* Task 1:
In the Mora v. State opinion, at what address did Mora maintain the compound?
* Task 2:
Retype the part of the Mora v. State opinion between "Regina Hollins Lewis, Assistant" and "specially assigned), JJ.", inclusive.

── Given passage

Mora v. State
Decision Date | 27 August 1999 |
Docket Number | No. 3,3 |
Citation | 735 A.2d 1122,355 Md. 639 |
Parties | Oscar MORA v. STATE of Maryland. |
Court | Maryland Court of Appeals |
Michael R. Malloy, Assistant Public Defender (Stephen E. Harris, Public Defender, on brief), Baltimore, for petitioner.
Regina Hollins Lewis, Assistant Attorney General (J. Joseph Curran, Jr., Attorney General of Maryland, on brief), Baltimore, for respondent.
Argued before BELL, C.J., and ELDRIDGE, RODOWSKY, RAKER, WILNER, CATHELL and ROBERT L. KARWACKI (retired, specially assigned), JJ.
A jury in the Circuit Court for Anne Arundel County convicted petitioner Mora of maintaining a common nuisance, in violation of Maryland Code, Article 27, § 286(a)(5). The conviction was based on evidence, the sufficiency of which is not challenged, that, between 1988 and 1997, Mora maintained a "compound" at 8200 West Baltimore-Annapolis Road that was (1) resorted to by drug abusers for the purpose of illegally administering controlled dangerous substances, and (2) used for the illegal manufacture, distribution, dispensing, storage, or concealment of such substances.1 Any place maintained for either purpose constitutes a common nuisance under § 286(a)(5).
The county police department had been investigating Mora and his compound since 1988 and, on at least six and possibly eight, prior occasions, including in August, 1995 and in September and November, 1996, had obtained and executed search warrants for the compound and, based on evidence obtained in those searches, filed charges in the district court against Mora. For whatever reason, the State then declined to prosecute those charges. Upon the dismissal of the 1995 and 1996 charges, Mora proceeded, under Article 27, §§ 735—741, to obtain orders from the district court expunging court and police records pertaining to those charges. The single issue presented to us is whether the State was precluded from using information or evidence allegedly covered by those expungement orders in the prosecution of this case. The Court of Special Appeals, in affirming the judgment of the circuit court, addressed that issue and held that the information and evidence was not precluded. Mora v. State, 123 Md.App. 699, 720 A.2d 934 (1998). We shall affirm the judgment for other reasons.

────
── Listed entries

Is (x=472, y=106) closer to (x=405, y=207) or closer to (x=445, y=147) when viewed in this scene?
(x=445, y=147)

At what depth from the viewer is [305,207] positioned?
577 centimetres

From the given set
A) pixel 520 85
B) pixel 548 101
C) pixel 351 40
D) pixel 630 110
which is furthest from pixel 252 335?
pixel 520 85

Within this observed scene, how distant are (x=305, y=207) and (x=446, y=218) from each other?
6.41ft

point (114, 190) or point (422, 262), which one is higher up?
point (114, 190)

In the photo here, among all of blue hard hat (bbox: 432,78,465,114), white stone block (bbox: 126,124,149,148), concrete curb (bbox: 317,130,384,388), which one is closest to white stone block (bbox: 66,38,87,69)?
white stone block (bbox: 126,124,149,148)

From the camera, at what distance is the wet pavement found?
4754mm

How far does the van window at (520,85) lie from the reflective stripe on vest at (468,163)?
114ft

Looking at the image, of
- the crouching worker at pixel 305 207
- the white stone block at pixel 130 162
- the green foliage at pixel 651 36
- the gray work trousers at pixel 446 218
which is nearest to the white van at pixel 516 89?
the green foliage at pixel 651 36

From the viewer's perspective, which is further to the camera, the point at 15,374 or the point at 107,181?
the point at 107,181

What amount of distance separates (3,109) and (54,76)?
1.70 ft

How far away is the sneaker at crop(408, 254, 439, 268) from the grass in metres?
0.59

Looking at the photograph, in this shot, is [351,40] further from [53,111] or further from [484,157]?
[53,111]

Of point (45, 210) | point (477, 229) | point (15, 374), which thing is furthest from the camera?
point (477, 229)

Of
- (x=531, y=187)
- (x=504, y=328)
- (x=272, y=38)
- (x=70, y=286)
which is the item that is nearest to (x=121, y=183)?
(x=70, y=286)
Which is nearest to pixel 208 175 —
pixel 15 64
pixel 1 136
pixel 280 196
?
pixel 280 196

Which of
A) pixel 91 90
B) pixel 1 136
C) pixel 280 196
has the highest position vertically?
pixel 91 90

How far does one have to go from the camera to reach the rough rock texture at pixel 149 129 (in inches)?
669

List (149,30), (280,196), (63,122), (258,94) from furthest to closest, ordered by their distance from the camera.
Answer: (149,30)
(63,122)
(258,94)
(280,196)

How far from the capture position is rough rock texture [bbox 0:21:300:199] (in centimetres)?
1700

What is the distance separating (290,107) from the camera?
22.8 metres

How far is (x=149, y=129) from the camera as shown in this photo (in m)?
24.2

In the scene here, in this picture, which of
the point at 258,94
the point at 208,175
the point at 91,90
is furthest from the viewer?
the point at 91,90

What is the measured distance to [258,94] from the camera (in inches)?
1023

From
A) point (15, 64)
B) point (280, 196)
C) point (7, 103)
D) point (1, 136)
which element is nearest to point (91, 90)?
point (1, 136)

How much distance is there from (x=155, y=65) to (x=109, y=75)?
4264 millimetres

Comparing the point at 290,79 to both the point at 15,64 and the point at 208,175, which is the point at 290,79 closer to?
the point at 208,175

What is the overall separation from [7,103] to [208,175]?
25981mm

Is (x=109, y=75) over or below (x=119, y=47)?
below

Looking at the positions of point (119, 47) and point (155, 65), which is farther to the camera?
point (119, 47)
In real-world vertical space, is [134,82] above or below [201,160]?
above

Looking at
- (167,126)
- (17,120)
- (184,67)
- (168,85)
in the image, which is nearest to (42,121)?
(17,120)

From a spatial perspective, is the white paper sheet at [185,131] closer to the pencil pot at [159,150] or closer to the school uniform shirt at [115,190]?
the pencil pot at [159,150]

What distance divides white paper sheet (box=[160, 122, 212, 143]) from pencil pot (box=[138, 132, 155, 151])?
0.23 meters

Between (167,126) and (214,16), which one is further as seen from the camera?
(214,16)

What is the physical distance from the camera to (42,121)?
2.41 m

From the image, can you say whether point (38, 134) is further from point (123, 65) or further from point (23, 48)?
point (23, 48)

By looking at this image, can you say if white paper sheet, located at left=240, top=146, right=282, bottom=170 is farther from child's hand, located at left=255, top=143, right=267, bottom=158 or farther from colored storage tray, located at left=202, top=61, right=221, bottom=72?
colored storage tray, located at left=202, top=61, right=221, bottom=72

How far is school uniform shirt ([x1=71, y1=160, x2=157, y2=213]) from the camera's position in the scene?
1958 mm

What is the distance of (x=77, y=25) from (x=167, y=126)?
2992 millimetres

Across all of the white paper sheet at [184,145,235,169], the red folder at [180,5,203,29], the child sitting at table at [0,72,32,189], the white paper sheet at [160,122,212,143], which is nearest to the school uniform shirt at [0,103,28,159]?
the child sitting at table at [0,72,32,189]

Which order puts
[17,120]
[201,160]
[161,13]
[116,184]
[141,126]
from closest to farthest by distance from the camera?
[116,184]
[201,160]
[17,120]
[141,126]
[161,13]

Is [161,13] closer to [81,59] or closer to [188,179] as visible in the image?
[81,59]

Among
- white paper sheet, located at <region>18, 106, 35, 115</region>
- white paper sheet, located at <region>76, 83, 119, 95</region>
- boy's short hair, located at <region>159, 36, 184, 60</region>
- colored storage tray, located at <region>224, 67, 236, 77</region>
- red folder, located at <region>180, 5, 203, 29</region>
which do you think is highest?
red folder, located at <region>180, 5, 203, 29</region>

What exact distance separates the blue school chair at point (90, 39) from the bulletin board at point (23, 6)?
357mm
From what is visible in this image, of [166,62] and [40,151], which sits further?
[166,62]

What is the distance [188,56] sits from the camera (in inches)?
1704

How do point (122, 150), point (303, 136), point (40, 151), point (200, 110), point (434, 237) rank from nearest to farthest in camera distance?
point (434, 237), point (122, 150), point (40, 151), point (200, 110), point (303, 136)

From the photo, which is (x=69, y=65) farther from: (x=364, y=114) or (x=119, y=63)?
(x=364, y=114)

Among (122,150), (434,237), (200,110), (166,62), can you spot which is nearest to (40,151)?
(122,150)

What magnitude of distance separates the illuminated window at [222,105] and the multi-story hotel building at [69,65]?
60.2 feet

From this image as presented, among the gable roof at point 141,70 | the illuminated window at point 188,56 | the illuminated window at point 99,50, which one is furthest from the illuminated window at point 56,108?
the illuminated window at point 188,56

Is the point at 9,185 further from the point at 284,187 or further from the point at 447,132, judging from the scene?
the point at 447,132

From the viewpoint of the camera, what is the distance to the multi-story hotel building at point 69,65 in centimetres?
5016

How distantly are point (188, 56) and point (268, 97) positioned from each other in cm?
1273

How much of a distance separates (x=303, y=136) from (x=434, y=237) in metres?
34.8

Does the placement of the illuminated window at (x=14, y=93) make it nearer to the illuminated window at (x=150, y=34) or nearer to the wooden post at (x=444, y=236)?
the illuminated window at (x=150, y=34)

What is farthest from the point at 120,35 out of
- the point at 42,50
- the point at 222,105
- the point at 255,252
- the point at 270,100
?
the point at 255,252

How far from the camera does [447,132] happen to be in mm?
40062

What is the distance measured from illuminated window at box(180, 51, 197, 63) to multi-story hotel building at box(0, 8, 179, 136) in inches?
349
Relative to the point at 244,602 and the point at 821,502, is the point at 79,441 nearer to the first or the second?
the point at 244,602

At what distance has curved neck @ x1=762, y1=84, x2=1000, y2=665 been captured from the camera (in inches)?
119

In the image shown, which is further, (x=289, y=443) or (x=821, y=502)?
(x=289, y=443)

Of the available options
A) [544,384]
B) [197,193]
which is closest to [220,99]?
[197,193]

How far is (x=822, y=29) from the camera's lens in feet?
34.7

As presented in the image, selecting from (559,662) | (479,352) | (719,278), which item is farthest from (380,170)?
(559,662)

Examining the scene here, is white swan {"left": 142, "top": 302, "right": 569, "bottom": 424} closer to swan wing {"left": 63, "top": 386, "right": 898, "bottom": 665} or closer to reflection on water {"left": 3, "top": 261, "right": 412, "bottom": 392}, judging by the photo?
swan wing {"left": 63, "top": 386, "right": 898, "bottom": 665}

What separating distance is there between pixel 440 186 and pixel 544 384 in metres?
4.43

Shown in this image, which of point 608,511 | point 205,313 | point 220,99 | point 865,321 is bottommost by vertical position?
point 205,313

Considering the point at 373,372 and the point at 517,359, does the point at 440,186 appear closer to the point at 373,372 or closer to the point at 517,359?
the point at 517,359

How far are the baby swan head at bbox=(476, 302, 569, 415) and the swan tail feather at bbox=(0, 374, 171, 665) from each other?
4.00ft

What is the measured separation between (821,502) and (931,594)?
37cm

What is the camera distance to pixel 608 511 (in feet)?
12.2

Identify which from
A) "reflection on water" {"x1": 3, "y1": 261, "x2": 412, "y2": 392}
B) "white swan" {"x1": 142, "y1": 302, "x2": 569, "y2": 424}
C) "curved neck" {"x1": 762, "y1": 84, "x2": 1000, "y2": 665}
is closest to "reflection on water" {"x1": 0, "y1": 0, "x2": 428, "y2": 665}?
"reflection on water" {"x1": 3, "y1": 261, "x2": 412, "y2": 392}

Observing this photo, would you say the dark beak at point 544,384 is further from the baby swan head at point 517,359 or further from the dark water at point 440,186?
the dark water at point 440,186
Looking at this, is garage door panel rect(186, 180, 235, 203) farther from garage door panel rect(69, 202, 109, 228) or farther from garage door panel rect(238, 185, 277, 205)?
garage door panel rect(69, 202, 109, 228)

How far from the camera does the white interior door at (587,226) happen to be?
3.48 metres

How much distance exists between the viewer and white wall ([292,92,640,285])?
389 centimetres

────

* Output 1:
8200 West Baltimore-Annapolis Road

* Output 2:
Regina Hollins Lewis, Assistant Attorney General (J. Joseph Curran, Jr., Attorney General of Maryland, on brief), Baltimore, for respondent.
Argued before BELL, C.J., and ELDRIDGE, RODOWSKY, RAKER, WILNER, CATHELL and ROBERT L. KARWACKI (retired, specially assigned), JJ.